+++ GIVEN PASSAGE

Cyber Defense Incident Responder

Need someone who can work on W2.

We are actively looking for an experienced Cyber Defense Incident Responder to join our Cybersecurity Operations Center in Greensboro, NC. In this role, you will be responsible for analyzing data, developing incident response processes, conducting in - depth analysis of network & endpoint data, & incorporating threat intelligence to enhance detection & mitigation strategies.

What you will do

• Complete Cyber Monitoring & Incident Response Operations Playbook / Checklist activities including, but not limited to: log review, vulnerability management activities, management report scheduling & running, alert analysis, filter modifications & escalation follow up activity status
• Guide & coordinate internal & third - party incident response
• Develop, tune & maintain tools to automate analysis capabilities for network-based, host-based & log-based security event analysis. Create signatures, rulesets, & content analysis definitions from various intelligence sources for a variety of detection capabilities
• Organize & maintain documentation of detection capabilities, alert definition, policy configurations, & tool rulesets
• Maintain adherence to Corporate Security Operations Center standards, policies & procedures
• Remain up-to-date on the latest security information in order to validate the security analysis & identification capabilities of the security operations technologies
• Participate in efforts to analyze & define security filters & rules for a variety of security parameters

What you Bring

• Bachelor s degree in computer science or a related 5 - year technical degree, or 3-6 years of relevant IT experience
• 3 - 4 years of IT Security experience
• Core Technical: Intrusion Detection, NetFlow Analysis, Log Analysis, Rule / Signature / Content Development, programming or scripting required.

++++++
+++ SOURCE MATERIAL

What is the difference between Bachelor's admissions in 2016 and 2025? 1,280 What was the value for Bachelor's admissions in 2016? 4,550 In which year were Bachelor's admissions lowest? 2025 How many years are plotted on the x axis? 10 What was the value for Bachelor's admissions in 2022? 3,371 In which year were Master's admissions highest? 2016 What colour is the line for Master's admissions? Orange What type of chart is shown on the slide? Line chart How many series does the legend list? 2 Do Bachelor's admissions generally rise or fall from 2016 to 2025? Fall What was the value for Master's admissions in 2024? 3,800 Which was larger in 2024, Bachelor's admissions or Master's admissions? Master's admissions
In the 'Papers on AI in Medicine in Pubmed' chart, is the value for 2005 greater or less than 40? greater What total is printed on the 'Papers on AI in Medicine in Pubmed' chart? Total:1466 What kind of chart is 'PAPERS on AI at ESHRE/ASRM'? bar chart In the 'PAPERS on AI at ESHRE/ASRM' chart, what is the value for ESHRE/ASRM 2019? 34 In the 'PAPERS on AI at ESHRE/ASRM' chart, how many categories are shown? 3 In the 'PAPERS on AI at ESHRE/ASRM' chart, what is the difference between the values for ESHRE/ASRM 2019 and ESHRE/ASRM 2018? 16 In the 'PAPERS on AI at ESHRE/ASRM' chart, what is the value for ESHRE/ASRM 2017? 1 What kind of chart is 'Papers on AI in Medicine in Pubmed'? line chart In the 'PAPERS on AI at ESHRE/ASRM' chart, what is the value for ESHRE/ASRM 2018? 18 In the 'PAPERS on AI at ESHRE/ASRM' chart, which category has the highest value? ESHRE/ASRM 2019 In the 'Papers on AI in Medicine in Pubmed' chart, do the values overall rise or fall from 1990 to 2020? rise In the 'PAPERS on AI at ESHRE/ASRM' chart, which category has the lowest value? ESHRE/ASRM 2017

++++++

Repeat the job posting word for word, between "We are actively" and "detection & mitigation strategies.", inclusive. The listing comes from a different source than the job posting.

ANSWER BELOW:
We are actively looking for an experienced Cyber Defense Incident Responder to join our Cybersecurity Operations Center in Greensboro, NC. In this role, you will be responsible for analyzing data, developing incident response processes, conducting in - depth analysis of network & endpoint data, & incorporating threat intelligence to enhance detection & mitigation strategies.